STANFORD -- In science, broad new ideas usually touch off heated controversies, especially if they sound simple and cross the boundaries between scientific fields. In a classic example, geologists are pinned against geophysicists over Amos Nur's recent hypothesis that a major new fault line is building in the Mojave Desert.

Some critics find the concept of a new fault "crazy" or "bizarre," but Nur, Stanford professor of geophysics, is confident that his model will be accepted.

Armed with more data - including seismic measurements of small earthquakes that are lined up along the postulated new line, and the finding of newly fractured rock in that area - Nur and his colleagues Hagai Ron, Greg Beroza and graduate student Laura Alfonsi will present their hypothesis to the 1992 Annual Meeting of the American Geophysical Union to be held Dec. 7-11 in San Francisco.

In 1989, Nur and colleagues proposed that a major fault was developing in the central Mojave region east of Los Angeles, running in a northerly direction. He based his model on the observation that older faults in the area apparently had rotated away from the direction of tectonic motion and are now oriented too unfavorably to absorb stress built up as the Pacific and North Atlantic plates grind past one another.

He expected future earthquakes along the new fault, and three years later, two strong quakes struck Southern California. Both the Joshua Tree (which measured 6.1 on the Richter scale) and the Landers (7.4) tremors of 1992 fell neatly in line with the proposed fault.

"That's extremely unusual," Nur said. "It's one of the few times when some really complicated observations, that otherwise can't be understood, fall into place so simply."

According to Nur, the Mojave case is intriguing because the orientation of the slip directions of the recent quakes also lines up.

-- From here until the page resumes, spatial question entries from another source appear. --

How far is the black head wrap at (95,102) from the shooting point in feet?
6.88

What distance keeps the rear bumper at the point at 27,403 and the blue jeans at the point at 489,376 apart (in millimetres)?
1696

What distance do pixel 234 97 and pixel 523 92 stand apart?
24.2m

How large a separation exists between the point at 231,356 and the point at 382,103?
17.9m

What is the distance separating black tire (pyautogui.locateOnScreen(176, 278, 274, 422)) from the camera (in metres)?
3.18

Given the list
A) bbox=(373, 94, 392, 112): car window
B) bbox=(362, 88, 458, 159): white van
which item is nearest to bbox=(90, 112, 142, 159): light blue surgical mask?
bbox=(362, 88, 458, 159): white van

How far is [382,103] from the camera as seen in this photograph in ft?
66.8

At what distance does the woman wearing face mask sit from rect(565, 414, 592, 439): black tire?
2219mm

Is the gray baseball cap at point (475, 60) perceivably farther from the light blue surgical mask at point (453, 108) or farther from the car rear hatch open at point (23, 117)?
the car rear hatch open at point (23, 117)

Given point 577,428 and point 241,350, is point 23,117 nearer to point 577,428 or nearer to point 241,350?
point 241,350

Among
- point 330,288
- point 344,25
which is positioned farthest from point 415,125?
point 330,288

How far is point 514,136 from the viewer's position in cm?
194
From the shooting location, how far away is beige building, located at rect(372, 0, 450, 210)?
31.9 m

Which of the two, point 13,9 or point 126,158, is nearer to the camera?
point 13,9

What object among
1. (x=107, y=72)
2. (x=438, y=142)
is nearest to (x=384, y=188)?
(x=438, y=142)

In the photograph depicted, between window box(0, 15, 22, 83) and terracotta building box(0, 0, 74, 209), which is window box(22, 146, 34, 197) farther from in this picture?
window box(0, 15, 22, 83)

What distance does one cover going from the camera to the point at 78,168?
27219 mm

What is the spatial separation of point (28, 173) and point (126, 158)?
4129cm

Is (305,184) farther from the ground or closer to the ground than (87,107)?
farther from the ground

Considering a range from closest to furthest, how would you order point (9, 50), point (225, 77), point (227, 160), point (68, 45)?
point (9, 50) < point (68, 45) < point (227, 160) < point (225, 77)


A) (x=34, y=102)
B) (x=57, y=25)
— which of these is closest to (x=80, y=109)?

"This is very hard to explain by coincidence," he said.

The Landers shock was special because its rupture line makes a sharp turn; earthquakes usually travel along a straight course and stop propagating at bends. During the Landers event however, one part of the rupture was along an old fault running northwest-southeast and the other part raced more northward along the suggested new fault line. According to Nur, no conventional model can explain this kink, but his idea does.

"What happens if an old fault rotates and gets stuck?" he said. "A new one develops, and during the transition period, both faults can equally slide. We anticipated exactly this mixed behavior."

Not all earth scientists, particularly geologists who map the area, find this argument compelling.

University of Southern California professor of geology Greg Davis, a Stanford graduate, concedes that the northward-running part of the Landers quake puzzles geologists. However, it alone doesn't make a valid case for a new fault, he said, because most of the Landers rupture occurred on preexisting faults.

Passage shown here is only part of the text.